> **AUFGABEN**
1. Was erfüllt der Händler laut dem Abschnitt zur Gewährleistungserstattung mit der Garantieleistung unentgeltlich?
2. Gib die Datensätze unten Zeile für Zeile unverändert wieder.

> **AUSGEWÄHLTER ABSCHNITT**
------------------------------------------------------------------------
In Gewährleistungsfällen ist die Erstattung der Material- und Lohnkosten, die ein Vertragshändler aufgrund vertraglicher Vereinbarungen für die Beseitigung von Mängeln an den bei ihm gekauften Gegenständen vom Hersteller ersetzt bekommt, echter Schadensersatz, wenn sich der Gewährleistungsanspruch des Kunden nicht gegen den Hersteller, sondern gegen den Vertragshändler richtet (vgl. BFH vom 16.7.1964, V 23/60 U, BStBl III 1964, 516). In diesen Fällen erfüllt der Händler mit der Garantieleistung unentgeltlich eine eigene Verpflichtung gegenüber dem Kunden aus dem Kaufvertrag und erhält aufgrund seiner Vereinbarung mit dem Herstellerwerk von diesem den durch den Materialfehler erlittenen, vom Werk zu vertretenden Schaden ersetzt (BFH vom 17.2.1966, V 58/63, BStBl III 1966, 261; s.a. Abschn. 1.3 Abs. 8 UStAE sowie BMF vom 3.12.1975 unter B.III.1.).
------------------------------------------------------------------------
> **Ausgangsdaten**
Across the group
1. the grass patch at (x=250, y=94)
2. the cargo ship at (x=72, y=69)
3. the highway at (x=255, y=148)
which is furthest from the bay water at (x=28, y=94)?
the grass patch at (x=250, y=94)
------------------------------------------------------------------------
> **AUSGEARBEITETE LÖSUNGEN**
1. Eine eigene Verpflichtung gegenüber dem Kunden aus dem Kaufvertrag.

2.
Across the group
1. the grass patch at (x=250, y=94)
2. the cargo ship at (x=72, y=69)
3. the highway at (x=255, y=148)
which is furthest from the bay water at (x=28, y=94)?
the grass patch at (x=250, y=94)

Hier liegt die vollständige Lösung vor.